VK18 - Editorial



Author: Hruday Pabbisetty
Tester: Mugurel Ionut Andreica
Editorialist: Kirill Gulin


For each cell (i,j) of the N \times N grid define its value as the absolute difference between the sum of even digits and sum of odd digits in decimal representation of i+j. You are to find the total sum of cell values in the grid.


Precalculate answers for each N from 1 to 10^6 in ascending order for answering a query in O(1) time. For doing this find how the answer for matrix of order N - 1 differs from the answer for the matrix of order N.


Denote f(x) as the total number of diamonds in room with number x. It can be easily calculated in O(L) time by splitting x into digits, L is the length of x in decimal representation. Precalculate these values for each N from 1 to 2 \cdot 10^6 at the beginning. It requires O(NL) time.

Subtask 1 solution.

Iterate over all rooms (i,j) (1 \leq i,j \leq N) in O(N^2) time and add f(i+j) to the answer.

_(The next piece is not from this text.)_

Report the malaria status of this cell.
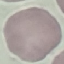
Uninfected.

Acquired by smartphone through the microscope eyepiece. Giemsa stain. Cell patch, automatically extracted from a larger field of view and resized to 64 × 64 pixels. Thin blood film.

Total time complexity: O(TN^2).

Subtask 2 solution.

Notice there are O(N) different values of i+j in the N \times N grid. Indeed, if 1 \leq i \leq N and 1 \leq j \leq N then 2 \leq i + j \leq 2N and each x = i+j in range [2; 2N] can be reached. Moreover, any x occurs exactly min(x -1, 2N-x+1) times in the grid. To understand this write out room numbers as a grid and notice that the same x occurs only in diagonals parallel to the secondary diagonal of the grid. Here are room numbers of the 5\times5 grid:

\begin{matrix} 2& 3 & 4 & 5 & 6 \\ 3& 4 & 5 & 6 & 7 \\ 4& 5 & 6 & 7 & 8 \\ 5& 6 & 7 & 8 & 9 \\ 6 & 7 & 8 & 9 & 10 \end{matrix}

It’s easy to see the written above is true. So iterate through each x in range [2; 2N] and add f(x) \cdot min(x-1,2N-x-1) to the answer.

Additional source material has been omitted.